→ **Job**:
Find the line that contains "Which of the". Repeat that line and all lines following it, exactly, through the end of the listing below.

===== Material for the task

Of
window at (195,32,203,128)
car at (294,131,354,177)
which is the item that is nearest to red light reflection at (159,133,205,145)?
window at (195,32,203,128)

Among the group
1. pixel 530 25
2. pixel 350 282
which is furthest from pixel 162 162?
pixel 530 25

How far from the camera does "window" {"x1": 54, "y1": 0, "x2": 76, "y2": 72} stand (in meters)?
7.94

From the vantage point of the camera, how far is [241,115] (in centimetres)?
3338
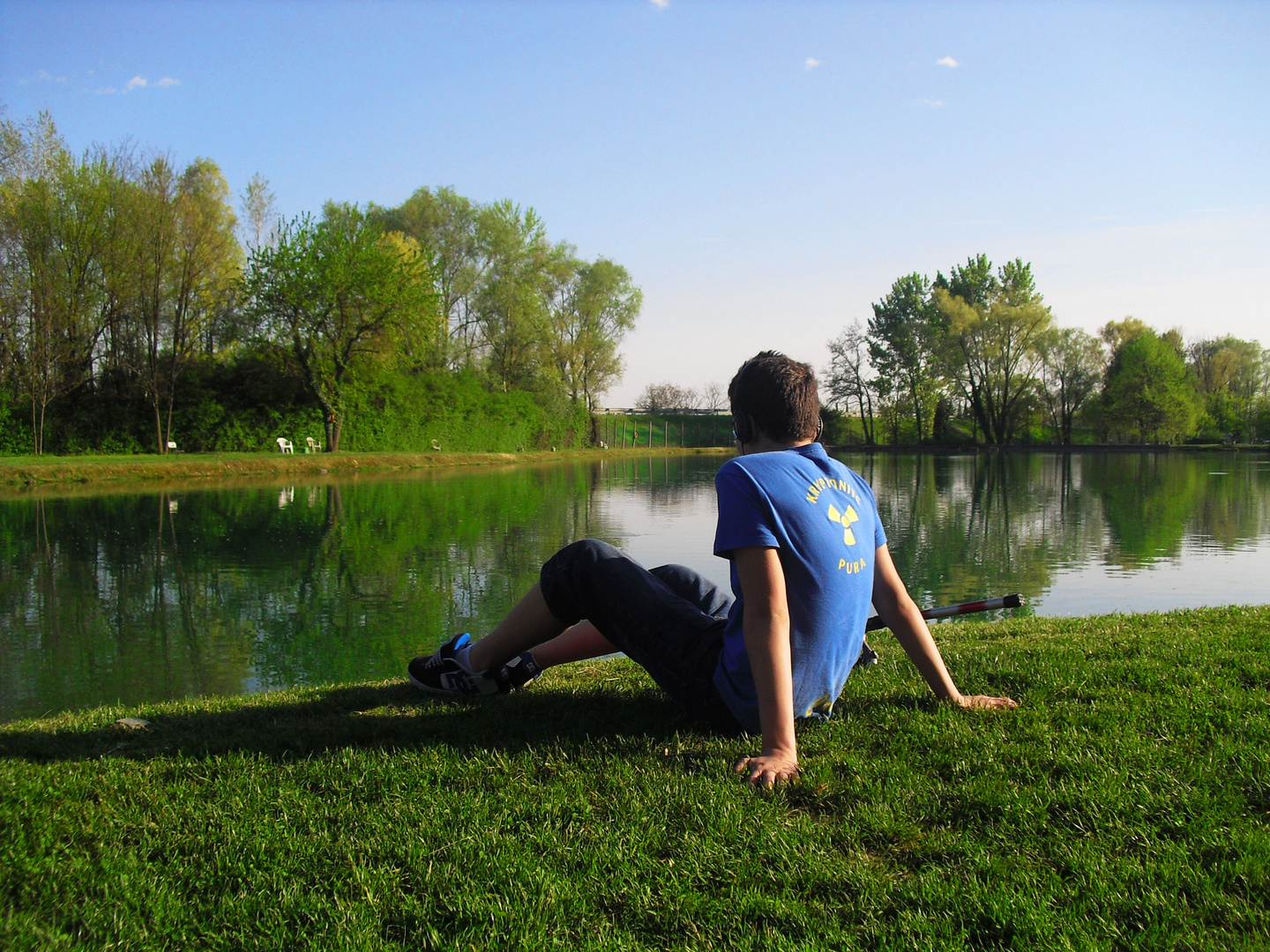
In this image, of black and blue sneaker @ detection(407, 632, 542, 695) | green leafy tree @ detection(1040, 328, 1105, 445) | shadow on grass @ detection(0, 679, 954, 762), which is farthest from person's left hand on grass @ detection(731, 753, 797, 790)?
green leafy tree @ detection(1040, 328, 1105, 445)

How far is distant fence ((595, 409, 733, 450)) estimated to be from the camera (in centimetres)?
5625

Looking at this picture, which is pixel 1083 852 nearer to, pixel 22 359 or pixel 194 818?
pixel 194 818

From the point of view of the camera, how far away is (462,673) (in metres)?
3.46

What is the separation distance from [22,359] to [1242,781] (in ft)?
96.2

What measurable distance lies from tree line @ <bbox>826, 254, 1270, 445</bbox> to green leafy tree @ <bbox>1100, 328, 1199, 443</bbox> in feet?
0.24

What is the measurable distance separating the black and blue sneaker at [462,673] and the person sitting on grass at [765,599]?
0.98ft

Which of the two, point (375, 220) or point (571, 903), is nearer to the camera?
point (571, 903)

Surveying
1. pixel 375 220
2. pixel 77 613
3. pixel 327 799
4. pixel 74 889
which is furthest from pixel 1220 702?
pixel 375 220

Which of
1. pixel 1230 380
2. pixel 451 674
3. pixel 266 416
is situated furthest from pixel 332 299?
pixel 1230 380

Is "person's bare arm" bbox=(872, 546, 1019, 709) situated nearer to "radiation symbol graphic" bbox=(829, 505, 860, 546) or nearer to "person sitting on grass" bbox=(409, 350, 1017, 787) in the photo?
"person sitting on grass" bbox=(409, 350, 1017, 787)

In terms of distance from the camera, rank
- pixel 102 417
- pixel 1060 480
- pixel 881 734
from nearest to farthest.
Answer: pixel 881 734
pixel 1060 480
pixel 102 417

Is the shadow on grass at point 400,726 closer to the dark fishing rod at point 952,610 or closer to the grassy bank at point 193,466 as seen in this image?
the dark fishing rod at point 952,610

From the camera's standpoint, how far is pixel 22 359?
2412cm

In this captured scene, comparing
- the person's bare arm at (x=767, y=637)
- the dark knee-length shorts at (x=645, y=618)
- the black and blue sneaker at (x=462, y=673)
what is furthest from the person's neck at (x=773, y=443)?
the black and blue sneaker at (x=462, y=673)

==========

→ **Response**:
Which of the two, point (375, 220) or point (571, 903), is nearer to the camera?
point (571, 903)

Surveying
1. pixel 375 220
2. pixel 77 613
3. pixel 327 799
4. pixel 74 889
which is furthest from pixel 1220 702?
pixel 375 220

Which of
1. pixel 1230 380
2. pixel 451 674
3. pixel 266 416
is situated furthest from pixel 332 299?
pixel 1230 380

Is "person's bare arm" bbox=(872, 546, 1019, 709) situated nearer to "radiation symbol graphic" bbox=(829, 505, 860, 546) or nearer to "person sitting on grass" bbox=(409, 350, 1017, 787) in the photo?
"person sitting on grass" bbox=(409, 350, 1017, 787)

In terms of distance from the camera, rank
- pixel 102 417
- pixel 1060 480
- pixel 881 734
from nearest to farthest.
Answer: pixel 881 734
pixel 1060 480
pixel 102 417

Is the shadow on grass at point 400,726 closer to the dark fishing rod at point 952,610 or closer to the grassy bank at point 193,466 as seen in this image?
the dark fishing rod at point 952,610

From the camera's standpoint, how far is pixel 22 359?
2412cm

In this captured scene, comparing
- the person's bare arm at (x=767, y=637)
- the dark knee-length shorts at (x=645, y=618)
- the black and blue sneaker at (x=462, y=673)
what is furthest from the person's neck at (x=773, y=443)?
the black and blue sneaker at (x=462, y=673)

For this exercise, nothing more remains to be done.